Cannabis Grows Not Uncommon In Death Valley
This may seem like an unusual place to find a cannabis grow, especially based on the foreboding name, but actually, this is one of hundreds of grows that have been found in Death Valley over the past ten years or so. Looking for and getting rid of them is a big priority, as the chemicals used in pesticides, the clearing of the land, and the diverging of water can all have a big, negative impact on the environment.
The park service’s statement also claimed that another danger with the grows is running into the growers on remote trails or in certain areas. They have reportedly been known to threaten hikers who accidentally discover their crop.
“The natural and cultural resources in these areas are irreplaceable and invaluable, damaging them for profit shows incredible disrespect to our homeland,” Barbara Durham, Traditional Historic Preservation Officer for the Timbisha Shoshone Tribe, said according to the official statement. The Timbisha Shoshone Tribe’s reservation is within the park.
“Seeing irreparable damage to a fragile ecosystem rich with rare natural and cultural resources is devastating,” said Chief Ranger Rob Wissinger.
They also made statements regarding the damage done and their concern over the illegal operation.
“We are deeply saddened and concerned with the damage that these illegal activities cause,” said Durham.
If you find yourself hiking Death Valley, and you come across an illegal cannabis farm, the experts advise that you immediately leave the area and notify the National Park Service tip line by calling 888-653-0009.

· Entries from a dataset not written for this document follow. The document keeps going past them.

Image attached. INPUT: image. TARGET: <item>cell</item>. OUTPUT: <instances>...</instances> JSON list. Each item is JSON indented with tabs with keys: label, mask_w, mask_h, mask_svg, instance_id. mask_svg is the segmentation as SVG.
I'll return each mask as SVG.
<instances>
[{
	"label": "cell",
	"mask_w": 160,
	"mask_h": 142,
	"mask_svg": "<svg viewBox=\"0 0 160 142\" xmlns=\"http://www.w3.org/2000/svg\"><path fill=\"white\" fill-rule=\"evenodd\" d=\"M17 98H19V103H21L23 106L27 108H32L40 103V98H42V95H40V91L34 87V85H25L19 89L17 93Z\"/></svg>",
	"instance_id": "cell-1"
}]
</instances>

Currently, Jail Canyon is closed while authorities try to get more information about the grow and hope to discourage the growers from coming back. It is not yet clear when the area will reopen or what will happen moving forward, but most likely that will depend on whether or not the owners of the grow are discovered.
While access to cannabis is an important right in California and all legal states, it is also important to respect the environment by only growing on sanctioned and approved lands, not in national parks that need protecting and conserving.